_What you need to do:_ Update the material below by rewriting each line with "Time of clock" changed to "Clock reading" and everything else left as it is. Leave the pictures out of your answer.

□ □ □

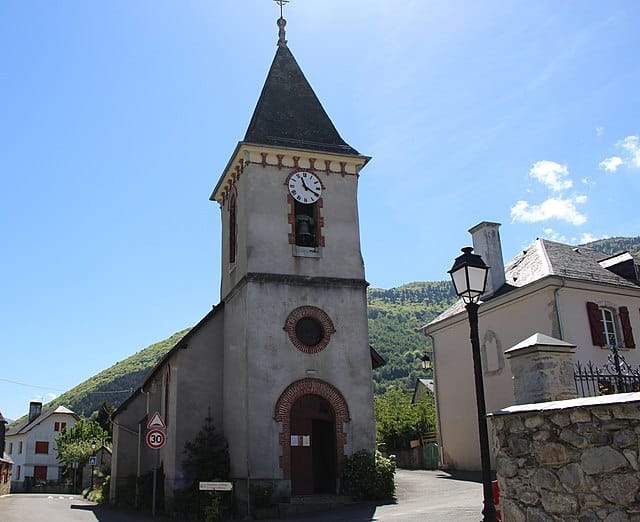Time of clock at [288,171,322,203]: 11:19
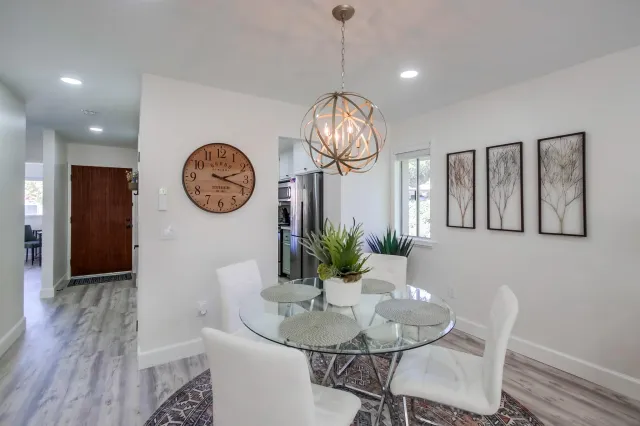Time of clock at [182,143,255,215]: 2:18
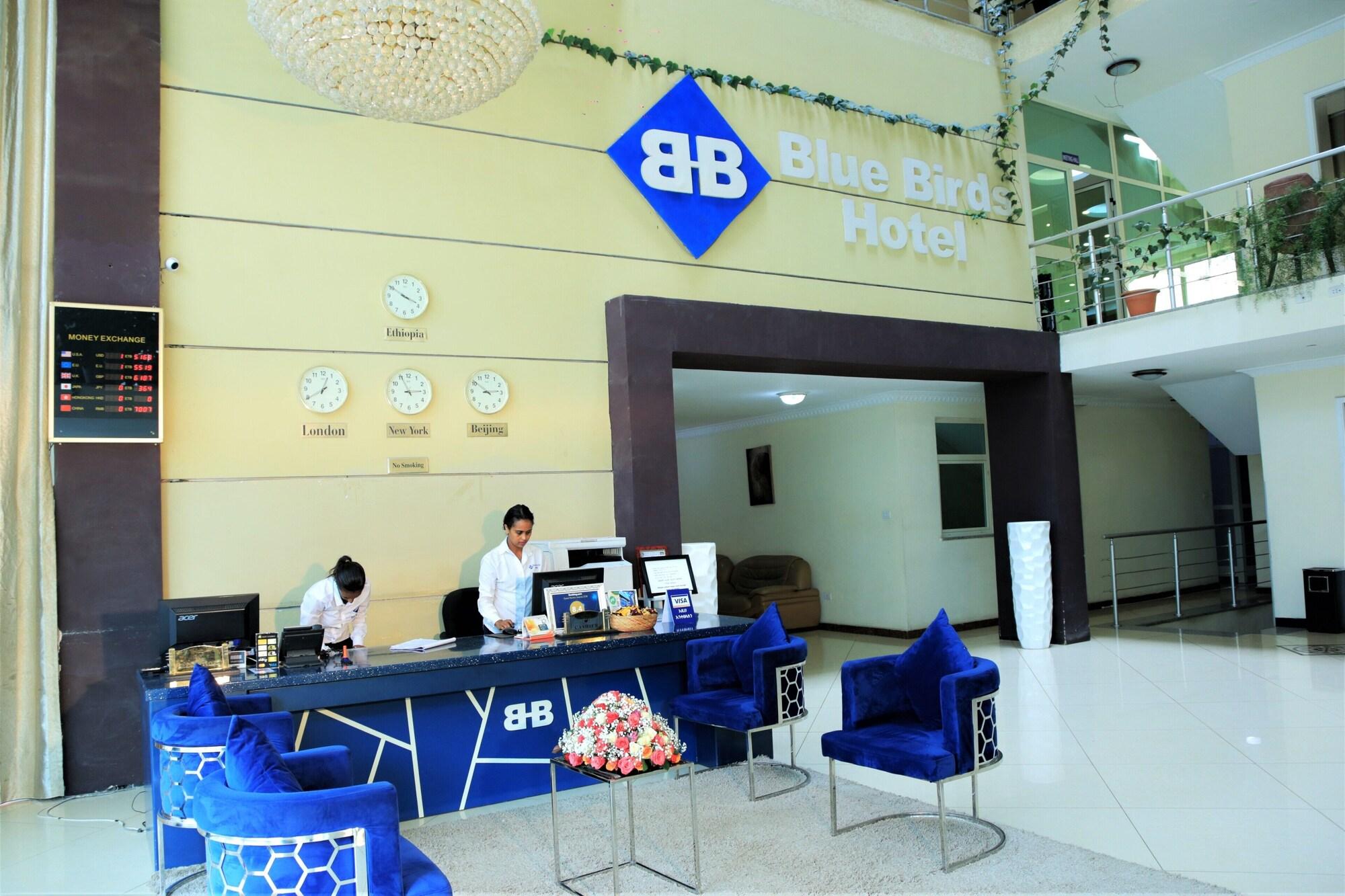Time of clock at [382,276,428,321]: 3:50
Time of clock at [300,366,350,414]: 12:39
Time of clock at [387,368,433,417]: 2:55
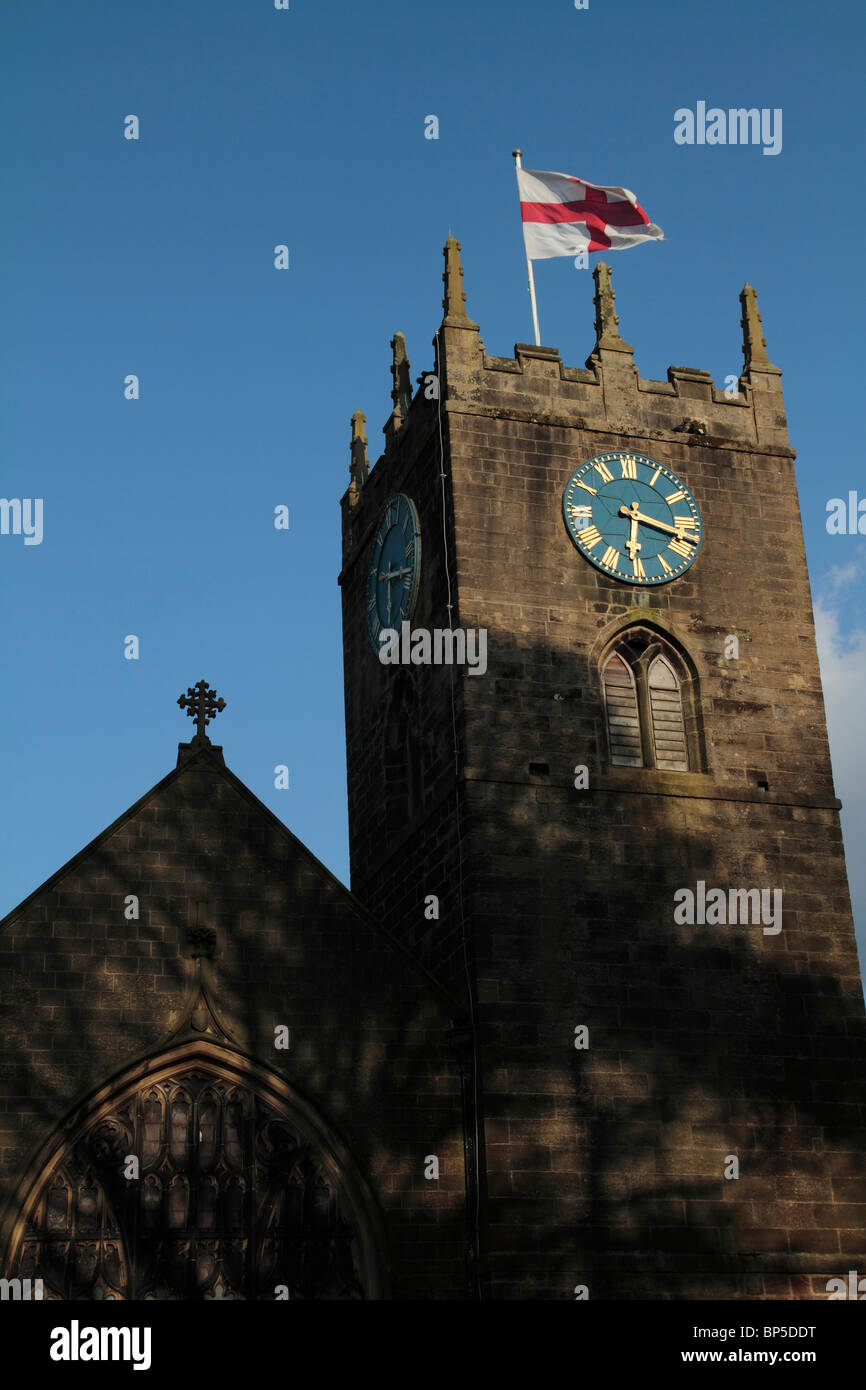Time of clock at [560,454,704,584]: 6:18
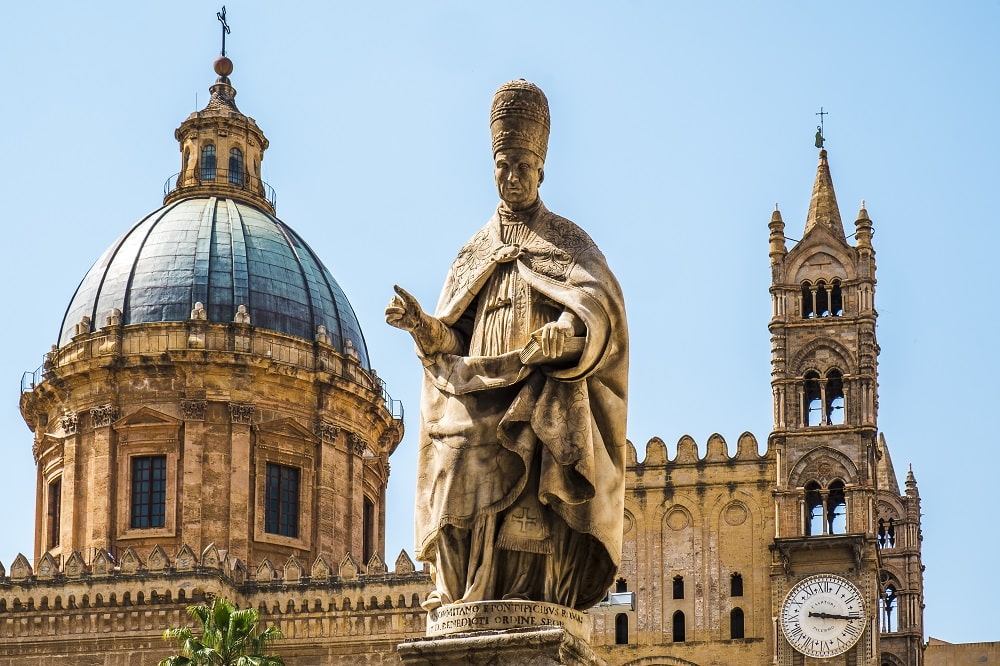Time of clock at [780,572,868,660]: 3:15
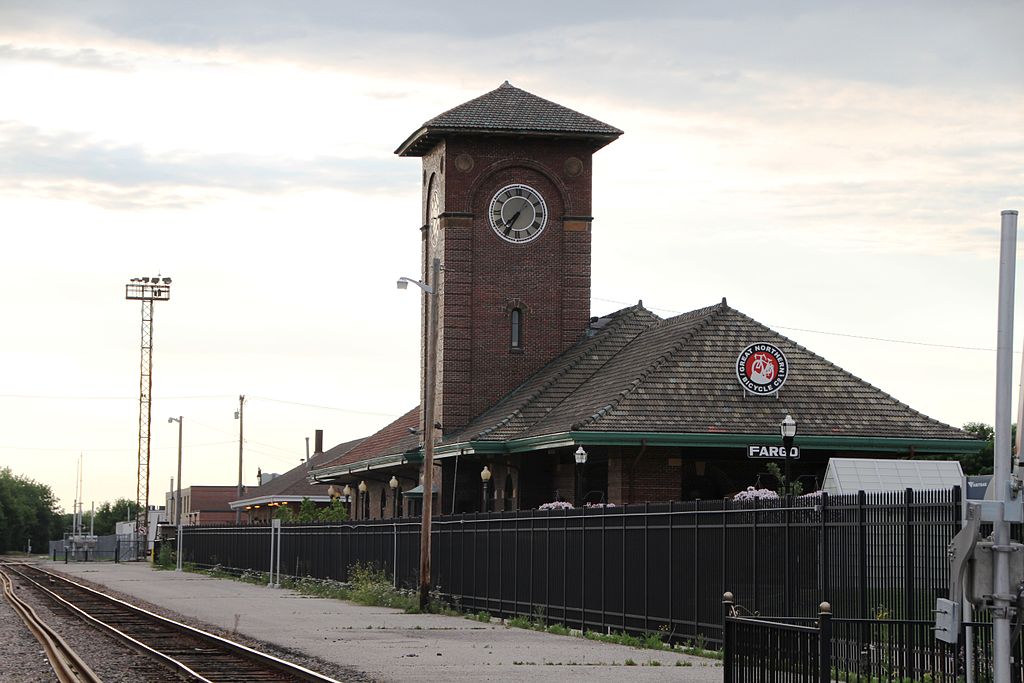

□ □ □

_Final result:_
Clock reading at [288,171,322,203]: 11:19
Clock reading at [182,143,255,215]: 2:18
Clock reading at [382,276,428,321]: 3:50
Clock reading at [300,366,350,414]: 12:39
Clock reading at [387,368,433,417]: 2:55
Clock reading at [560,454,704,584]: 6:18
Clock reading at [780,572,868,660]: 3:15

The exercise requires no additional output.